A first showdown between the IDF and the Charedi community is expected next week as the army plans to summon thousands of 17-year-olds for the first round of interviews before their induction into military service.
In the past, yeshivah students had their army call-up automatically deferred indefinitely, but following a Supreme Court ruling that the deferment system was unconstitutional and the failure of attempts to draft a new law, Charedi youths will get the same treatment as other Israeli youngsters.
The IDF Personnel Directorate is still undecided on how to deal with an influx of young, strictly-Orthodox men into its ranks.
It is unclear how the new conscripts will act, what orders their rabbis will issue and whether the government will succeed in cobbling together a new national service law in the near future.
For now, the army is planning to expand its current vocational training programmes for strictly-Orthodox men.
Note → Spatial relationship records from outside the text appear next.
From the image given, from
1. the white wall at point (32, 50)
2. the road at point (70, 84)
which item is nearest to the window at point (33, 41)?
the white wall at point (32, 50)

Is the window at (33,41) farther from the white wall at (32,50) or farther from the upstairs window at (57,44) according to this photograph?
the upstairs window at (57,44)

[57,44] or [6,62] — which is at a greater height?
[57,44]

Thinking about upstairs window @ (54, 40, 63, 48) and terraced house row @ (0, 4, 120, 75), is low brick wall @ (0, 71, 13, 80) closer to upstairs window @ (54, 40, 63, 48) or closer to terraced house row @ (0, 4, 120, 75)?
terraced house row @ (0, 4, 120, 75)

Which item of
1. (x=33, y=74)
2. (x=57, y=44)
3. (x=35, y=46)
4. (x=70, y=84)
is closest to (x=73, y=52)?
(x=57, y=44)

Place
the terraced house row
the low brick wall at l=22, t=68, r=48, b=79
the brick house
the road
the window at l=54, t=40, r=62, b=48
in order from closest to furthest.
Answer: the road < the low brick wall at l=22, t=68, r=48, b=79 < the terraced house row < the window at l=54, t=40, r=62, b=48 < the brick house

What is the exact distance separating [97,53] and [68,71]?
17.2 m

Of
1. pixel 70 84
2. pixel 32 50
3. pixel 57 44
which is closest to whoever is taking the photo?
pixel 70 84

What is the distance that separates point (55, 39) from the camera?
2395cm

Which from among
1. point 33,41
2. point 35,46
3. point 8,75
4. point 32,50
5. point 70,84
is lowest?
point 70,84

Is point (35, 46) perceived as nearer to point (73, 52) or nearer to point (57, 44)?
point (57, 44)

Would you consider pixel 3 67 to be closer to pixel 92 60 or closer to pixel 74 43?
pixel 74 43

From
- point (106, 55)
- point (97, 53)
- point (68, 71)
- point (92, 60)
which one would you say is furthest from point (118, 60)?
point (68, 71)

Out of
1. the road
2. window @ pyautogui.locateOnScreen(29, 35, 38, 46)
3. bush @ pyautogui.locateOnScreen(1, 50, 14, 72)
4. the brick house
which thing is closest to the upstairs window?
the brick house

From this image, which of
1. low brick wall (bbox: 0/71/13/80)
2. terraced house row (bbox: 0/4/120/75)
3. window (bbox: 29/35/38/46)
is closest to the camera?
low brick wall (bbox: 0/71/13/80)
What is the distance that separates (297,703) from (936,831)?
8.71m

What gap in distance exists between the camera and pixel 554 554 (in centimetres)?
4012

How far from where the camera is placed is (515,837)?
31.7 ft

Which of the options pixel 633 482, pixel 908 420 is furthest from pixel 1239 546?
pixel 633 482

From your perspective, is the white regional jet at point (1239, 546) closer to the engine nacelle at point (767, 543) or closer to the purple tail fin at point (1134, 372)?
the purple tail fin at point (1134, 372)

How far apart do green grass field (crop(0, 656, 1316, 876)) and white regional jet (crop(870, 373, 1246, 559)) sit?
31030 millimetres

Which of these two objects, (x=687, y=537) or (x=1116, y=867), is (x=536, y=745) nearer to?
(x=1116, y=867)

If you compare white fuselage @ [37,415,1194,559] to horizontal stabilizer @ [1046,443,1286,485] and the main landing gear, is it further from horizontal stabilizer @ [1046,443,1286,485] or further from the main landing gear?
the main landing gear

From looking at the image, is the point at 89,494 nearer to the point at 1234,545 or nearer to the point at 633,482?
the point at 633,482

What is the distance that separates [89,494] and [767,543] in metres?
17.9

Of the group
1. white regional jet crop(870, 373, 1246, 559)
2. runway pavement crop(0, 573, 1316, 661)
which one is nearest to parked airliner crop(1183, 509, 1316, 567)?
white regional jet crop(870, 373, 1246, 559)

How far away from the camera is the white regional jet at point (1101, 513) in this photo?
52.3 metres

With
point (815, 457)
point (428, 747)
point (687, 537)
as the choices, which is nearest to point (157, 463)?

It is also considering enlarging to brigade-size the Nezach Yehuda infantry battalion, in which relgious soldiers serve in a segregated environment, and perhaps add new Charedim-only units.
While senior IDF officers have privately complained of having to deal with a situation created by the politicians — the army is pushing for a wider national service plan that will absorb most of the Charedi men into non-military frameworks — it is unclear how the young men themselves will act. Around 7,500 will be summoned in the first phase.
Some Charedi rabbis have called on their followers to disobey the call-up orders and not to turn up for their scheduled interviews at the induction centres. The Council of Torah Sages has instructed yeshivah students to comply with the orders but to refuse to sign any document indicating their willingness to serve in the army.